EXTRAIT FOURNI>
────────────────────

Rencontrez Rah-e-Roshd, la coopérative qui contribue à l’éducation de la nouvelle génération iranienne. 

Rah-e-Roshd est une coopérative basée à Téhéran, en Iran, qui fournit des services d’éducation de la maternelle au lycée. Nous nous sommes assis avec Mme Anahita Eslahpazir, PDG, et avons appris à mieux connaître la coopérative. 

Le projet Rah-e-Roshd est né en 1986 de l’initiative de sept femmes qui, à une époque de profonde instabilité – l’Iran était alors en guerre avec l’Irak – ont ressenti la nécessité d’avoir un lieu où elles pourraient éduquer leurs enfants. Le projet initial consistait en une école d’été pour les tout-petits en âge de fréquenter la maternelle. En raison de son succès et à la demande des parents, le projet a été étendu et transformé en un véritable jardin d’enfants ouvert toute l’année. 

Durant les 10 premières années, le projet s’est poursuivi sans avoir le statut de coopérative. L’âme du projet, cependant, l’était. Dès le début, tout était basé sur la coopération des parents qui étaient responsables du transport des enfants, de la cuisine, du nettoyage des lieux, etc.   

Ce n’est qu’après la première décennie de fonctionnement que Rah-e-Roshd est devenu une coopérative. Le projet se développant et souhaitant donner une continuité au parcours éducatif des enfants, ils ont décidé de créer une école primaire. Pour eux, le choix de la coopérative était une réponse aux nouvelles questions qui se posaient au fur et à mesure de l’expansion du projet. La raison de ce choix, en effet, était de donner au projet un cadre légal démocratique.

────────────────────

DONNÉES FOURNIES>
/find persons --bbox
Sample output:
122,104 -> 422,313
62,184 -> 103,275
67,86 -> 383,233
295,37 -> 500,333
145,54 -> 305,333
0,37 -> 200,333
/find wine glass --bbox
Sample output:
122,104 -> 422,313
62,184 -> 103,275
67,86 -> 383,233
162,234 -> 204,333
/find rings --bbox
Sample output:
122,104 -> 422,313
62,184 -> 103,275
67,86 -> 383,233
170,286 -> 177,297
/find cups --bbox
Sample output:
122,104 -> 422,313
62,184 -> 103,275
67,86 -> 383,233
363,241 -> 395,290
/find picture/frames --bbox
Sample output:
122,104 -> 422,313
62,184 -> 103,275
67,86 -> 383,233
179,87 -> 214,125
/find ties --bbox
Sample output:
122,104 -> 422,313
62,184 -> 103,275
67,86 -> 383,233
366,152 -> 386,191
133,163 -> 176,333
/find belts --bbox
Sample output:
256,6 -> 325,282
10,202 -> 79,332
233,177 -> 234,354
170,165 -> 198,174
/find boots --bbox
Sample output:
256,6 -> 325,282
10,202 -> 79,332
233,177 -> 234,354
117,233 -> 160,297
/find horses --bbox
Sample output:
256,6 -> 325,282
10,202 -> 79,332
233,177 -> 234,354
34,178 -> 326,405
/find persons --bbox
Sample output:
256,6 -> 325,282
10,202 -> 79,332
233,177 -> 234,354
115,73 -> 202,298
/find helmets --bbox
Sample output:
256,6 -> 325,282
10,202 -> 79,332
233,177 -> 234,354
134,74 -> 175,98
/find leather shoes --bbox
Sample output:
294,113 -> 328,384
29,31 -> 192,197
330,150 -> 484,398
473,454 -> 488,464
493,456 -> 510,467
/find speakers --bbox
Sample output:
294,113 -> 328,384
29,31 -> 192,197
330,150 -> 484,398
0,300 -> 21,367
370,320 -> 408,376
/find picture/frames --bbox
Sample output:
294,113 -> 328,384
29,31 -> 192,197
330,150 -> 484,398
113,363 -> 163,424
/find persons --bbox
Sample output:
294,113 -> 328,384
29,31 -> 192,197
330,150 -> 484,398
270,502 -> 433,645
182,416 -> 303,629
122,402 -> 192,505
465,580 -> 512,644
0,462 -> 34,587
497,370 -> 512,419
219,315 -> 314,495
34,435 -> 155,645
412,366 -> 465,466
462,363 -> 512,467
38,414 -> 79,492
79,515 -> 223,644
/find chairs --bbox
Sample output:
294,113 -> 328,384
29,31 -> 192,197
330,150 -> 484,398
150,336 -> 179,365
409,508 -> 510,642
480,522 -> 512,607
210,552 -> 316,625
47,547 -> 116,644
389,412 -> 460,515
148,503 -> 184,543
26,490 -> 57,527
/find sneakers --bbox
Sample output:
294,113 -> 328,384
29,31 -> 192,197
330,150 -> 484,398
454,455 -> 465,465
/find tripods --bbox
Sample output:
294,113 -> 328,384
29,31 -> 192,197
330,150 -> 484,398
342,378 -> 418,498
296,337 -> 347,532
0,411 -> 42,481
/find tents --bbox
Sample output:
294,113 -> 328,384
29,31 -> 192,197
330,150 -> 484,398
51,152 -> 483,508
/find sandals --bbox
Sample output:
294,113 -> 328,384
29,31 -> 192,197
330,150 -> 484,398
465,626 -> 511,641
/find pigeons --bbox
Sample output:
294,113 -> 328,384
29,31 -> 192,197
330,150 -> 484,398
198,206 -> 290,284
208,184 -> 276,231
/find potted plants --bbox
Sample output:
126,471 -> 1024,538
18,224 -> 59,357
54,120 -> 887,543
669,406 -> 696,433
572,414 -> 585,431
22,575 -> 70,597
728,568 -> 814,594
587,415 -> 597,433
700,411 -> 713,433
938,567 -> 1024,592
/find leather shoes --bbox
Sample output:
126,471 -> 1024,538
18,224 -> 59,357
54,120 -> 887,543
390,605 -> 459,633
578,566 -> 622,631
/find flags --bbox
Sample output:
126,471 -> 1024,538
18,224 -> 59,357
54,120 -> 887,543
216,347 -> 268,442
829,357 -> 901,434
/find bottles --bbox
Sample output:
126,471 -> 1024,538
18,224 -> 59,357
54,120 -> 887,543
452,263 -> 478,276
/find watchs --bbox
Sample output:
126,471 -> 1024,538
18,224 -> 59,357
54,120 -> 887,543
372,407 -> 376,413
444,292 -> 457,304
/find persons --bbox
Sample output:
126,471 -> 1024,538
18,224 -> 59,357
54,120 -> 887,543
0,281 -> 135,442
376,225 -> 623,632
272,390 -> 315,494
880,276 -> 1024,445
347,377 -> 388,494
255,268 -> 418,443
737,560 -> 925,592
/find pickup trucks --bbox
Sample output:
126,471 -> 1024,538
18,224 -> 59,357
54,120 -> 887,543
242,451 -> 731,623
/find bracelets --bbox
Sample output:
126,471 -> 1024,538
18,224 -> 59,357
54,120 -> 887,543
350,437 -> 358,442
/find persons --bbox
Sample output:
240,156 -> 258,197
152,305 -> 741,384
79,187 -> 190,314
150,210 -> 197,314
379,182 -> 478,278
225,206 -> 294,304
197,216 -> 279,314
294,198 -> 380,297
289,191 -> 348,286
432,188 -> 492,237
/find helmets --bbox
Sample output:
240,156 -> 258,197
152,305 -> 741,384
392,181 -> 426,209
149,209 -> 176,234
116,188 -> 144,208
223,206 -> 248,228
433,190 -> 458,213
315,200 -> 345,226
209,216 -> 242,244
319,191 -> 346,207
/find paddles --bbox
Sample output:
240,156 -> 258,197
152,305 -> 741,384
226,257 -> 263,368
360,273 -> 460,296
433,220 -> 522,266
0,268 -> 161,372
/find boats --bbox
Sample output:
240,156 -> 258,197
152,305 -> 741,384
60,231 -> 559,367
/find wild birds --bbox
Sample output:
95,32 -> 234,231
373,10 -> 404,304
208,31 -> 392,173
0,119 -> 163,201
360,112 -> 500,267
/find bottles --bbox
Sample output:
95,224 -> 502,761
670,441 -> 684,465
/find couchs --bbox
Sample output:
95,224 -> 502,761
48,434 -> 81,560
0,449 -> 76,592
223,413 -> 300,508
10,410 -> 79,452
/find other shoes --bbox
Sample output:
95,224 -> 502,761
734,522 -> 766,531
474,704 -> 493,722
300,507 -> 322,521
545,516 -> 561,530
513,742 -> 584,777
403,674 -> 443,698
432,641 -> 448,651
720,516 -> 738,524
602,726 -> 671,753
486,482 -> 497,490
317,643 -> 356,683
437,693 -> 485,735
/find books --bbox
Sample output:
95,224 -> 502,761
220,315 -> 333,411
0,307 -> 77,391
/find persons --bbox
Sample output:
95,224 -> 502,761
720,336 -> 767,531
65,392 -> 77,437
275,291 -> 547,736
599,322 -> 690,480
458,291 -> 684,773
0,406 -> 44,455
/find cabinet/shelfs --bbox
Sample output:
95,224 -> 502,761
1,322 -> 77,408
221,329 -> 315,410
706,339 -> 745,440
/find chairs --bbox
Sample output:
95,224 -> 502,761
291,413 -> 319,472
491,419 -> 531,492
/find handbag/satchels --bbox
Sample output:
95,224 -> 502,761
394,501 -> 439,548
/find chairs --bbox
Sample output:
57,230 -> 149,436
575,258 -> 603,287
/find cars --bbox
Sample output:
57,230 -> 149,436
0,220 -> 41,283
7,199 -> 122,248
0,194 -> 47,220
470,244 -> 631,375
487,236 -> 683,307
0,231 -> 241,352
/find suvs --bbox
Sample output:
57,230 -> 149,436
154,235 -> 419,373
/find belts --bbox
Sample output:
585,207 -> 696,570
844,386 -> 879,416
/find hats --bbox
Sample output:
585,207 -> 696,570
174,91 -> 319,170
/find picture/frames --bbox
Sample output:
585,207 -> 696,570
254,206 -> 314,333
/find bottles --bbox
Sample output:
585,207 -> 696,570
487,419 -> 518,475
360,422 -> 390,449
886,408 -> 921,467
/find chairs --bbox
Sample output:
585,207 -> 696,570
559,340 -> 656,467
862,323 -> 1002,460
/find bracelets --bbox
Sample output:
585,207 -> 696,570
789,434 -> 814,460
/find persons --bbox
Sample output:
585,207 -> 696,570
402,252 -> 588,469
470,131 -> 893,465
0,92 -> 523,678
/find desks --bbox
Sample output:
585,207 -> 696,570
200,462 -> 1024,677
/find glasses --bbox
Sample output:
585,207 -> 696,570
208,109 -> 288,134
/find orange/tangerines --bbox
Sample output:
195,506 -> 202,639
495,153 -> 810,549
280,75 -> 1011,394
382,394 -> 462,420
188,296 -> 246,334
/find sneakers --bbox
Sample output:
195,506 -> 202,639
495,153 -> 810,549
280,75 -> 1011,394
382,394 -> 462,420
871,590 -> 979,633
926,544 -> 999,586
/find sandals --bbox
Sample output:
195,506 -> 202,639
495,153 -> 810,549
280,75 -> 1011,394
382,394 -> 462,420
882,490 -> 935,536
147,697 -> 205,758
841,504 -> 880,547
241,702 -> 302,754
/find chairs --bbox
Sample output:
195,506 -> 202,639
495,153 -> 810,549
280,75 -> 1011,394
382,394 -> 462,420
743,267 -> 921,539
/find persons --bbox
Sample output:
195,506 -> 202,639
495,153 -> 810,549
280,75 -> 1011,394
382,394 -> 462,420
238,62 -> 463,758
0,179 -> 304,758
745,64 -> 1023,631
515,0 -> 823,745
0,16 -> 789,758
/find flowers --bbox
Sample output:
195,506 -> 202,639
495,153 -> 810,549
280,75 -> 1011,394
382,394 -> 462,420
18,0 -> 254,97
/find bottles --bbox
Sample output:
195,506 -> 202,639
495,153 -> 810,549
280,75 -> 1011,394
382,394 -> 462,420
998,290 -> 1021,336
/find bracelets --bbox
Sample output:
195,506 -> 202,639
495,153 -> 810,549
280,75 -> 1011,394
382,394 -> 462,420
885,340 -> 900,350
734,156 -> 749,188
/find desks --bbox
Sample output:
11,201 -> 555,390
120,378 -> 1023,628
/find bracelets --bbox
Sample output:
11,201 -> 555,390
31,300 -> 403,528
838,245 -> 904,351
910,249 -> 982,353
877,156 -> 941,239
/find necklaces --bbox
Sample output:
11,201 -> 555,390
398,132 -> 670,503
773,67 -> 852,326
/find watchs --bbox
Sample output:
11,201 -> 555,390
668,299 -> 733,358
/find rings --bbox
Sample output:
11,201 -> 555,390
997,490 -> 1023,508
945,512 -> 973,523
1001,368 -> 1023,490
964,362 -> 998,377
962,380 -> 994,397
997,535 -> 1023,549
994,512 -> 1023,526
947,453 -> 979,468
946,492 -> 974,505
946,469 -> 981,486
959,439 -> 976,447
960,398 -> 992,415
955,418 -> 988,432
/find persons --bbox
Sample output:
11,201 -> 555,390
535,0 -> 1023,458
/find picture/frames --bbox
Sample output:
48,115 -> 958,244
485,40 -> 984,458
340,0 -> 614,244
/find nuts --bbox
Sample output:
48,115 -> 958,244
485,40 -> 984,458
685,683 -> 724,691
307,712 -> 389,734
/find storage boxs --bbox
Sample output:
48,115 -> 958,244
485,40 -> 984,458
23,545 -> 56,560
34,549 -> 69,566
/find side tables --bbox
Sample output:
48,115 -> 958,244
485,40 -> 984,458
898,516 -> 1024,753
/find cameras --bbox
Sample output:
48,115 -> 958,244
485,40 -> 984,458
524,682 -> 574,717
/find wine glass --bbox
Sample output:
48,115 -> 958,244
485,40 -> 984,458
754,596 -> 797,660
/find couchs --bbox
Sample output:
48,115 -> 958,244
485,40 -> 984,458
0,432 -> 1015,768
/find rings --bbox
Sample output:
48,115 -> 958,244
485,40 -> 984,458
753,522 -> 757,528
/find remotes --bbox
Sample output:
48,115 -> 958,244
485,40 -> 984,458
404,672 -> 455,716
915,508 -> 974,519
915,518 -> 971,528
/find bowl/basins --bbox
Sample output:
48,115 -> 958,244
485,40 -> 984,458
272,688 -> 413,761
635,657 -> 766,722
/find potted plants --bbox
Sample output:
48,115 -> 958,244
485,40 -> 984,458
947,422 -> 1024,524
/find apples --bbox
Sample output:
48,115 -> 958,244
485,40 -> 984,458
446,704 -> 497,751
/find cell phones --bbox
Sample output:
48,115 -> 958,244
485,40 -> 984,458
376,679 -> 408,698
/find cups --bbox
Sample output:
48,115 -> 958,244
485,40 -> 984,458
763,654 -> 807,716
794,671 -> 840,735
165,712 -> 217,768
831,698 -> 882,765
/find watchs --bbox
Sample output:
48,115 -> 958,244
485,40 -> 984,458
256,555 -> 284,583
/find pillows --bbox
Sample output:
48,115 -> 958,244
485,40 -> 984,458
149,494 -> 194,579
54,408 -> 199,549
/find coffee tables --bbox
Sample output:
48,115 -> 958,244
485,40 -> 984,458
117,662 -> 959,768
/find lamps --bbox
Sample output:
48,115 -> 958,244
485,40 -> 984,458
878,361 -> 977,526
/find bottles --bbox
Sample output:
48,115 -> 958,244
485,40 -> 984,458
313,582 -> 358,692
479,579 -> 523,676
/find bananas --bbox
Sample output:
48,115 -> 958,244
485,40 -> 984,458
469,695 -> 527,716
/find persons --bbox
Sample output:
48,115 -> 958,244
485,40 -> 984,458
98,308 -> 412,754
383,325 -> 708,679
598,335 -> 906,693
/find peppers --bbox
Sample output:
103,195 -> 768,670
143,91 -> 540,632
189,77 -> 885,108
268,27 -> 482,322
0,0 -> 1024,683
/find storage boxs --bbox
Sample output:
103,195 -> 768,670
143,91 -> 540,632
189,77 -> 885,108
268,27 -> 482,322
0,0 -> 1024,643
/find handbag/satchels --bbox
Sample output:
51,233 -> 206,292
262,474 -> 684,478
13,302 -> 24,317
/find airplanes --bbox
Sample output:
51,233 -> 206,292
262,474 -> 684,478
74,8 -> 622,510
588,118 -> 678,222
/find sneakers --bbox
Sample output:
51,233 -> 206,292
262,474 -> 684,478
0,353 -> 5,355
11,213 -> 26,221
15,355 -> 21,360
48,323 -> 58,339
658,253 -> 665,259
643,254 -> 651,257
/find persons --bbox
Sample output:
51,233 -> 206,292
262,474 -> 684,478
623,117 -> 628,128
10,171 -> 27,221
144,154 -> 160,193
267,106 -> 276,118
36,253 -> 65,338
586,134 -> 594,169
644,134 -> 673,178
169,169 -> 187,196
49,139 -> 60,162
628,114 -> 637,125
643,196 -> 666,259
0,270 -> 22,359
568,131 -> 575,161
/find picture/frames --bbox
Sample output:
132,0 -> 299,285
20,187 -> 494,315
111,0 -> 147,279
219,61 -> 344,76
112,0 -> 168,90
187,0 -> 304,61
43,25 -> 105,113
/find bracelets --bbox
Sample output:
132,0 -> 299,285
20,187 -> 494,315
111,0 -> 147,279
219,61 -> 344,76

────────────────────

Recopiez fidèlement le passage de l'extrait sur la coopérative Rah-e-Roshd qui va de « Ce n’est qu’après » jusqu'à « cadre légal démocratique. » inclus. Les enregistrements forment un ensemble indépendant de l'extrait.

RÉPONSE>
Ce n’est qu’après la première décennie de fonctionnement que Rah-e-Roshd est devenu une coopérative. Le projet se développant et souhaitant donner une continuité au parcours éducatif des enfants, ils ont décidé de créer une école primaire. Pour eux, le choix de la coopérative était une réponse aux nouvelles questions qui se posaient au fur et à mesure de l’expansion du projet. La raison de ce choix, en effet, était de donner au projet un cadre légal démocratique.